**TEXT SECTION**
_ _ _

For example, if gmin is -x and gmax is +x then specifying grid(2) will result in two estimates
of beta: once at gamma=-x and once at gamma=x.  Similarly, specifying 5 will result in
five estimates: at gamma=-x, gamma=-x/2, gamma=0, gamma=x/2 and gamma=x.

{phang}
{opt gmin(numlist)} specifies the minimum prior for gamma believed to characterise the
degree that Z may diverge from true exogeneity (ie the smallest possible value that gamma
is believed to take in the first stage).  One value should be specified for each potentially
exogenous variable included.  If multiple Z variables are used and some are believed to be
exogenous then for these variables both gmin and gmax should take the value of 0.

{phang}
{opt gmax(numlist)} specifies the maximum prior for gamma believed to characterise the
degree that Z may diverge from true exogeneity (ie the largest possible value that gamma
is believed to take in the first stage).  One value should be specified for each potentially
exogenous variable included.  

	  {pmore}
gmin and gmax do not have to be symmetrical around zero.  Any value can be entered based
on the researcher's prior.

_ _ _

**EXERCISE DATA**
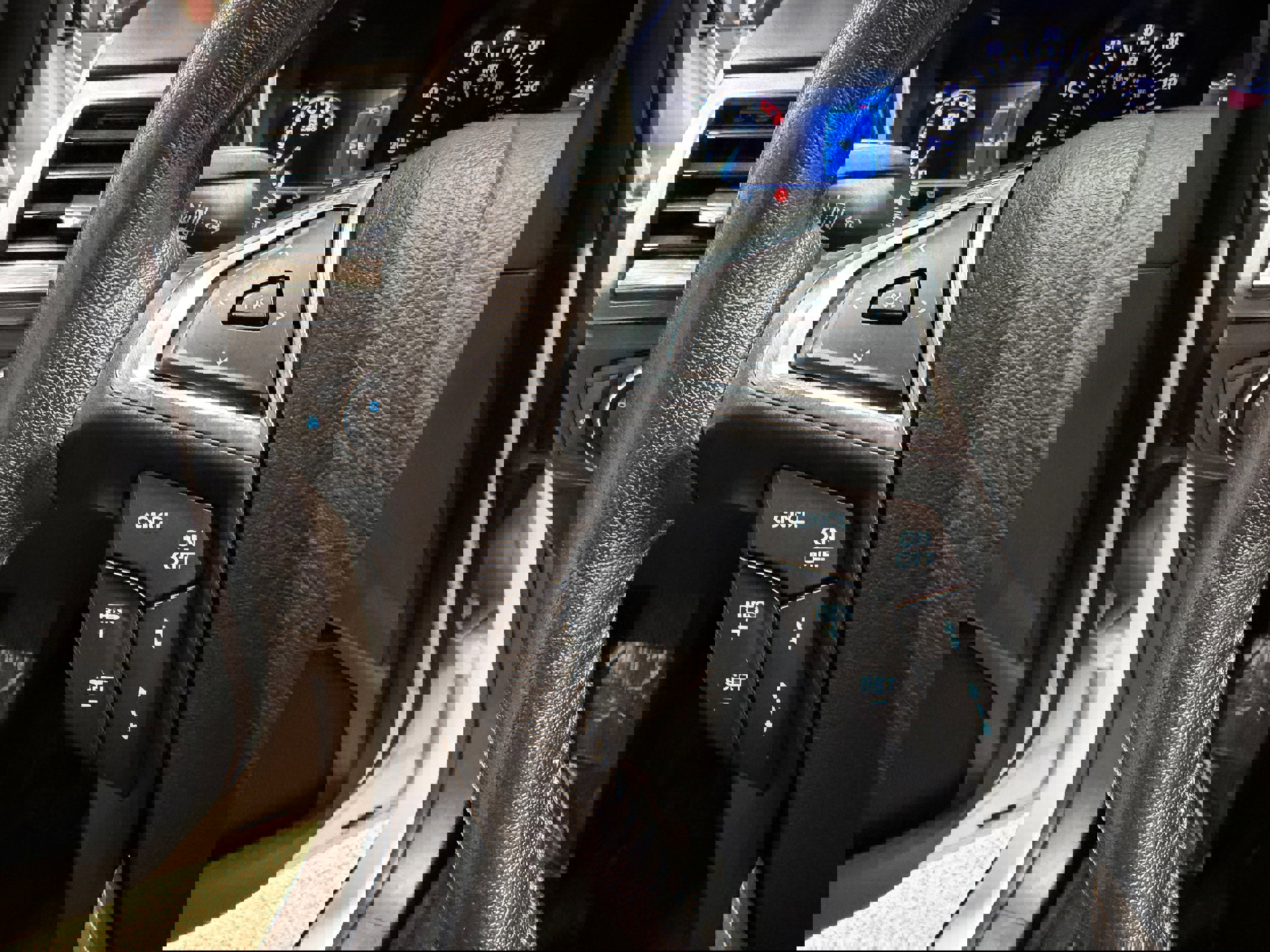 Certified 2020 Ford Fusion SEL image 18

_ _ _

**WHAT YOU NEED TO DO**
Please say what value the help text on the gmin and gmax options gives both of them for Z variables believed to be exogenous.

**RESPONSE AREA**
Both gmin and gmax should take the value of 0.